Something had plucked her heart out of her chest. “What?”
“Well, this is the way of it. There was a poisoning. Camelot,” he added, “is not what it was. So many of us never returned from the Grail Quest, and the new generation knows not its father.”
“A poisoning, go on.”
“One of the pages tried to poison my father,” he said with a sigh. “God knows why. Some imagined slight. But the dose went astray, and slew a knight of Gaul. This was at a banquet given in his honour by the Queen, and the Gauls blamed her. In the trial by combat, Sir Lancelot fought for her, and won. Only then did the page confess.
“That was when Sir Lancelot returned to Camelot. After the Grail Quest, he kept clear of us for months. Perhaps it was the shame of not achieving the Quest. Or perhaps he wished to kill his love for the Queen before he saw her again.
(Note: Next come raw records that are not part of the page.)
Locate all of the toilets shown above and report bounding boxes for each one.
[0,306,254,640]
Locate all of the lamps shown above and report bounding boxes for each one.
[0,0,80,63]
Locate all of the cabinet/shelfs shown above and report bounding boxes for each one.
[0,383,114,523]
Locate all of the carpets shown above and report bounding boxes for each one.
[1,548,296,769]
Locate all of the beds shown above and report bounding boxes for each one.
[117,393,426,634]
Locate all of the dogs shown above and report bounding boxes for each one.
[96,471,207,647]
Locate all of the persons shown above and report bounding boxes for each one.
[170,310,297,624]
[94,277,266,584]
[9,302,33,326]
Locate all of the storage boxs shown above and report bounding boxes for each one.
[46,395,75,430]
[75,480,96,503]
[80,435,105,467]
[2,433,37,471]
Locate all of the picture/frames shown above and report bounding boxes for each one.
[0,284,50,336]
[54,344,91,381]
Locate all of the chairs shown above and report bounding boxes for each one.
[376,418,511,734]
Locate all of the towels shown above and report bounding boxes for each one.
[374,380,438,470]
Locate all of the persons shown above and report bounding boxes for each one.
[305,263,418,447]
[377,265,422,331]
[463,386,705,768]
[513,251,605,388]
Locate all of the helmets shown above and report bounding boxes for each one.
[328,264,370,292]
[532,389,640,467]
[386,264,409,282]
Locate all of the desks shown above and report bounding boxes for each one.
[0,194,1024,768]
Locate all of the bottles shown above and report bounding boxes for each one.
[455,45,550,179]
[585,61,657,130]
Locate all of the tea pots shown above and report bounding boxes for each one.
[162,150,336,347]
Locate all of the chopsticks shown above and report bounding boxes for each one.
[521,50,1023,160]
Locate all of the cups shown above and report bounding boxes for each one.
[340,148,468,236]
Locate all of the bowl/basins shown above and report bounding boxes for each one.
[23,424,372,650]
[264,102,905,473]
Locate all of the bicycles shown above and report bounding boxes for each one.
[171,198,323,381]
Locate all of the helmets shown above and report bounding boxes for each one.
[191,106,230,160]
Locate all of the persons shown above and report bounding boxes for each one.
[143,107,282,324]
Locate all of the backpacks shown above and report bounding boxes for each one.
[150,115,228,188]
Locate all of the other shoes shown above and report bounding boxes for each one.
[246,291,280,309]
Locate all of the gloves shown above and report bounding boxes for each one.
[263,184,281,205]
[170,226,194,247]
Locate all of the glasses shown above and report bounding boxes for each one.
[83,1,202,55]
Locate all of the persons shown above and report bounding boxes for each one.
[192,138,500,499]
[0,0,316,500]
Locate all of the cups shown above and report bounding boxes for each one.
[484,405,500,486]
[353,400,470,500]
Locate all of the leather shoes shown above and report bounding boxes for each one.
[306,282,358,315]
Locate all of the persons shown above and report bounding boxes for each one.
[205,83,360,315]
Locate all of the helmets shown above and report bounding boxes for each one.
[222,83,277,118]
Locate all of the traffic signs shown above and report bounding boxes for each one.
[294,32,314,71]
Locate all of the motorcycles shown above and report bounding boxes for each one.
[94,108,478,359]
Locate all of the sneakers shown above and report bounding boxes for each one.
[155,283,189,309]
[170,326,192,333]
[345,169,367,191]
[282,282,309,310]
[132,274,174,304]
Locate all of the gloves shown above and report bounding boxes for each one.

Nevertheless, when the need arose, my cousin Mordred sent him word of the Queen’s plight, and he returned in the nick of time.”
“Then she has had one narrow escape already.”
Perceval nodded. “It was a knightly and courteous deed of Mordred’s to send for Lancelot. During the Quest, they say, Mordred was better than a right hand to the King’s council. Then the King made him a member in the autumn, but the Queen threw all her influence against him. Of course, he may have aided her from policy, not love. But Lancelot defended the Queen, and the truth came out in the end, and all was well.
“Until, a week ago, my father’s youngest brother Agravain claimed he had heard the Queen and Sir Lancelot in the garden, making an assignation.”
“And? Was he telling the truth?”
“We have only his word; the Queen denies it. When Agravain went to the King with the news, privately, the King laughed and told Agravain to take Lancelot in the Queen’s room at the appointed time—if Lancelot was there to take.”
“Oh,” said Blanchefleur, perceiving the rest of the story in a single flash.
“Yes. Agravain surrounded himself with a band of knights—for the most part young men, who have joined since the Quest.” Perceval shook his head. “They seem like raw boys to me. Poor lads! Sir Lancelot was there, of course. But even in peace-garb, unarmed, he was more than a match for them. He got a sword and cut his way through them, galloped to his castle of Joyeuse Gard, and left Camelot full of blood and uproar.”